HM: What is the most memorable/notable experience in the Maldives?
ML: The lead-up and the opening of the resort back in February 2014 ranks high on our list of memorable experiences, it was intense, challenging and loads of fun. A great team effort to frantically rush into operation at last moment’s notice.
From there, things only got and continue getting better. Another aspect which we certainly continue to enjoy is keeping seeing again return guests come back to Kandolhu, time and time again. Familiar faces visiting again warms us deeply and is the best reward for the job that we and the team do.
LR: The day we finally arrived at Kandolhu, after spending 2 months on our sister island Kuramathi waiting for the construction phase to be completed. Walking around the tiny island that we would be calling home for the foreseeable future and seeing the final product.

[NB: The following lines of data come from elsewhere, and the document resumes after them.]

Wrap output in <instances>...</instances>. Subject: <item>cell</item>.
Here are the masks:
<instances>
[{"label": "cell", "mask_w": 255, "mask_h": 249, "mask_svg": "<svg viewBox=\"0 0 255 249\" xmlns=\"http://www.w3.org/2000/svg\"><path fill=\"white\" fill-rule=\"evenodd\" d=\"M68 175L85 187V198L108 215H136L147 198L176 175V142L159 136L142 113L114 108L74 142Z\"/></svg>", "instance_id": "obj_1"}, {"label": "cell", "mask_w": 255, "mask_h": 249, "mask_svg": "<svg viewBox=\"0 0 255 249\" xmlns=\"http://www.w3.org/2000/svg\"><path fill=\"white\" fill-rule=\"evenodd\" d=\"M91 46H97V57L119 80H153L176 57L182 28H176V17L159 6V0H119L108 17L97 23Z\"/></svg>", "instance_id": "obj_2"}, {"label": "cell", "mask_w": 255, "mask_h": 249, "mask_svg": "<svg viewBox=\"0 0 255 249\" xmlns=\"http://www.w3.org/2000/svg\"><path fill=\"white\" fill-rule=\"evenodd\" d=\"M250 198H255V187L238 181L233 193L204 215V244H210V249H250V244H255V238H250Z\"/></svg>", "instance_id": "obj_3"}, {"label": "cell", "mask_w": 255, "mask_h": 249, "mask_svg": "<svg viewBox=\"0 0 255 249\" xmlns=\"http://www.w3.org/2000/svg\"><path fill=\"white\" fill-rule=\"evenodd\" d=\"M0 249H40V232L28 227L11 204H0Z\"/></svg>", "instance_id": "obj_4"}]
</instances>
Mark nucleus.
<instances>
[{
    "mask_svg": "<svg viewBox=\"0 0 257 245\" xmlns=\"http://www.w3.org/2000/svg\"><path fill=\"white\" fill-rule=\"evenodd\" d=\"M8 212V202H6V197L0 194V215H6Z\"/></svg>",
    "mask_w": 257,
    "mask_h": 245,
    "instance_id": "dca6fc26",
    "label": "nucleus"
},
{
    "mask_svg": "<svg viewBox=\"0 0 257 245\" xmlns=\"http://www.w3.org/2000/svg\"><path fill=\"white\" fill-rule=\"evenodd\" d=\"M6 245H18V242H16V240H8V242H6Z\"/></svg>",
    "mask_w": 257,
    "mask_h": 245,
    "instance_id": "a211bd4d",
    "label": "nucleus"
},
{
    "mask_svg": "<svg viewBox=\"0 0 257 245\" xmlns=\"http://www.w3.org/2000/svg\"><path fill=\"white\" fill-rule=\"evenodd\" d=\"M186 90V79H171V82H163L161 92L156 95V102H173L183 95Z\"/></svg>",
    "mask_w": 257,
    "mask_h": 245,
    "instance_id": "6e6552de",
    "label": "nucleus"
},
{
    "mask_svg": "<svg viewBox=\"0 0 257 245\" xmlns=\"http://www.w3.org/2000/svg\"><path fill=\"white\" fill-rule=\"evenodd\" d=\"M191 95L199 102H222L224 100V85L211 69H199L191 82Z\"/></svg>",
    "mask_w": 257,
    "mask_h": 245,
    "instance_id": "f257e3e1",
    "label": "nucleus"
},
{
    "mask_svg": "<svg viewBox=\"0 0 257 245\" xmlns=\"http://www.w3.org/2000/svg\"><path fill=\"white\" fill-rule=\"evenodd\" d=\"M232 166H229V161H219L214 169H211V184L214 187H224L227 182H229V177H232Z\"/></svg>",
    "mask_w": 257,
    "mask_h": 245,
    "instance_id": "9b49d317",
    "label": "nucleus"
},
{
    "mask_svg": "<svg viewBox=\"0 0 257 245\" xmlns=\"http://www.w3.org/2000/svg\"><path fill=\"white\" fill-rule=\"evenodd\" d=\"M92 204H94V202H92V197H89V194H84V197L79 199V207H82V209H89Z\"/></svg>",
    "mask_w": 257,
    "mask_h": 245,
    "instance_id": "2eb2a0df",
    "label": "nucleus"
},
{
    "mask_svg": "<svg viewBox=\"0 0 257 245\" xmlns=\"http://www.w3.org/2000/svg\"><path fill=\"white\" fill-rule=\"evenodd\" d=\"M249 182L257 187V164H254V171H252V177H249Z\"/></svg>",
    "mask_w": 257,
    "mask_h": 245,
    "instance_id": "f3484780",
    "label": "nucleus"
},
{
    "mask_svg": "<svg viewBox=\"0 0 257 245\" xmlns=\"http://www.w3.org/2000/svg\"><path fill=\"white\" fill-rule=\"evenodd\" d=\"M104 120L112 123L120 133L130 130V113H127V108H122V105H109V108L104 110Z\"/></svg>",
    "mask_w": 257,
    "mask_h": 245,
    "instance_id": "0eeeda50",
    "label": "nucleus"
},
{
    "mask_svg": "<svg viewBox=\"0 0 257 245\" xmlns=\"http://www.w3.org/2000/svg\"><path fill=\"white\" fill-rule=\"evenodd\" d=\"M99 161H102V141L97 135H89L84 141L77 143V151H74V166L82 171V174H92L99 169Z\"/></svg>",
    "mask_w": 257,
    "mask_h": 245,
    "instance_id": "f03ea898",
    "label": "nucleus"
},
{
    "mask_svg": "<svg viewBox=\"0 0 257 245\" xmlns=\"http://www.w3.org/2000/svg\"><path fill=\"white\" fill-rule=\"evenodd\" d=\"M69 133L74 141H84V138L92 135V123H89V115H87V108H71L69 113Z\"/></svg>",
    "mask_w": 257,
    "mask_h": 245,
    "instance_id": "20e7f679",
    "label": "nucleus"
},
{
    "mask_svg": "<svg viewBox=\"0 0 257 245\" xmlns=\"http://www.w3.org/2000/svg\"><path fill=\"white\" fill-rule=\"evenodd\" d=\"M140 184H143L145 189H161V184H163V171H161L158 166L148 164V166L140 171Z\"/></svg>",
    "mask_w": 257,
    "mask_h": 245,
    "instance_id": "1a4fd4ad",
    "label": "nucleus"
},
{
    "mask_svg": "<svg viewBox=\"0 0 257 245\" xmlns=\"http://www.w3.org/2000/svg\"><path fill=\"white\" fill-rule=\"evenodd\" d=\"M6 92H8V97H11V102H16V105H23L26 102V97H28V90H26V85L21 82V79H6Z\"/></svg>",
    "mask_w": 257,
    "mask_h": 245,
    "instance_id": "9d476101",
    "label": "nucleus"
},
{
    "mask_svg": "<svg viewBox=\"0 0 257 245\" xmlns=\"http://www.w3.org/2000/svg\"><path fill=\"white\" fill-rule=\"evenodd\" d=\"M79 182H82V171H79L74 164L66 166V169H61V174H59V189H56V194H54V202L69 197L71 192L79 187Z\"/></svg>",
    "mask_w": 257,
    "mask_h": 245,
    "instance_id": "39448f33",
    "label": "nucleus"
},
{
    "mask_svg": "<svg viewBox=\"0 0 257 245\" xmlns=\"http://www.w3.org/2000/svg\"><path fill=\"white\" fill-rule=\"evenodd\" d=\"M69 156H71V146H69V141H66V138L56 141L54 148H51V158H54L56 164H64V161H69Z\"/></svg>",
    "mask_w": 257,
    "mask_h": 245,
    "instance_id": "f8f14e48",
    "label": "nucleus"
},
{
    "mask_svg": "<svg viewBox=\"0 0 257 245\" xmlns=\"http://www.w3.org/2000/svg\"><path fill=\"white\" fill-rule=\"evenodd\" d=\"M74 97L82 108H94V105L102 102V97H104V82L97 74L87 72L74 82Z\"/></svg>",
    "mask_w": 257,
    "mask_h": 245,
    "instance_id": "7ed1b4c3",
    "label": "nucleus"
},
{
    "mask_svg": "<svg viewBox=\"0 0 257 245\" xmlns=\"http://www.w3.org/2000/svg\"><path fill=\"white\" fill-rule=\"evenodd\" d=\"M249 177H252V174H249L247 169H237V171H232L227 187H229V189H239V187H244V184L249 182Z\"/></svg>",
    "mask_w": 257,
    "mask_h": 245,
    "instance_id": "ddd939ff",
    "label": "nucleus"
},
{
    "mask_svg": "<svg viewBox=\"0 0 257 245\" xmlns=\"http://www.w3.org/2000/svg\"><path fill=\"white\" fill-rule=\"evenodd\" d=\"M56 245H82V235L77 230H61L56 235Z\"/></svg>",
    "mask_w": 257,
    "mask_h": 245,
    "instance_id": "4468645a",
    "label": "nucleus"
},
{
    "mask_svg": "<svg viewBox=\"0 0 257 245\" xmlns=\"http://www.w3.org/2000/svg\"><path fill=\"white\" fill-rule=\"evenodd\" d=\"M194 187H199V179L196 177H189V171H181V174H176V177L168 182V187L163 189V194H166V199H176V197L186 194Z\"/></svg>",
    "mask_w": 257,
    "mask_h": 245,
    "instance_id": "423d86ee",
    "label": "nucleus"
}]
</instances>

Meeting the opening team we would be living and working with, and have the opportunity to come together over the following days when everyone had to work together to complete final preparations, ready to welcome our first guests.
HM: What does it take to operate/manage a resort in the Maldives, given the “one-island-one-resort” nature?
ML: As is in many parts of the remote world, it takes a sense of adventure and commitment first to begin the work in these locations. Then a sense of passion for the work that you do and eagerness to achieve. In far-flung places you need to be able to adapt and you need to embrace change.
On the supply and logistics side, it’s an exercise in timing and great patience. This last point is important. Rethinking processes and getting used to how things are done in your locale is key. Given you live and work the job, it’s important to accept this type of lifestyle, to be ok with it and make the most of it.
HM: Explain a typical working day in Kandolhu. How do you find time for yourselves (family time) during your busy schedule?
ML: Morning begins with a quick email clear, morning meeting, and power through tasks continually eliminating the ‘to do list’ (which never ends by the way), in between scheduled and informal meetings are had all around the property.
Visibility is important so checking in with guests is paramount, especially at night time once the working day is over, our role evolves to hosts where we thrive getting to know who’s taken the time in choosing to stay with us.
An hour or so midday for rest or exercise, and the occasional day or afternoon off to enjoy the beauty that surrounds us. Hopping over to a nearby sandbank together allows us to break away from the daily norm and spend time together undisturbed.
HM: What are the pros and cons for the both of you to work at the same resort island?
ML: To be honest we had no idea if this arrangement would be successful, with only a limited time spent working together in Bali, although it’s been overwhelmingly positive, and we complement each other’s strengths and pull each other up from our weaknesses. We execute best when we both provide input into the process until completion. Having a companion on the same small piece of real estate assures you will never be lonely.
HM: Finally, what are your future plans? What great undertaking have you both planned for the near future?
ML: We love the Maldives! For the foreseeable future, we intend on remaining here and steer Kandolhu through what we hope is a continued success, and ticking things off the list that amount to small change and the evolution of the resort, in the interest of our team and our guests.
We enjoy working with Universal Resorts and they’ve supported us immensely through our journey, allowing us to leave our mark on this island. Excitingly enough, we are at the same time preparing for the building of a new lakeside home in Canada, which would serve as a home base in years to come, as we continue to travel and work around the world.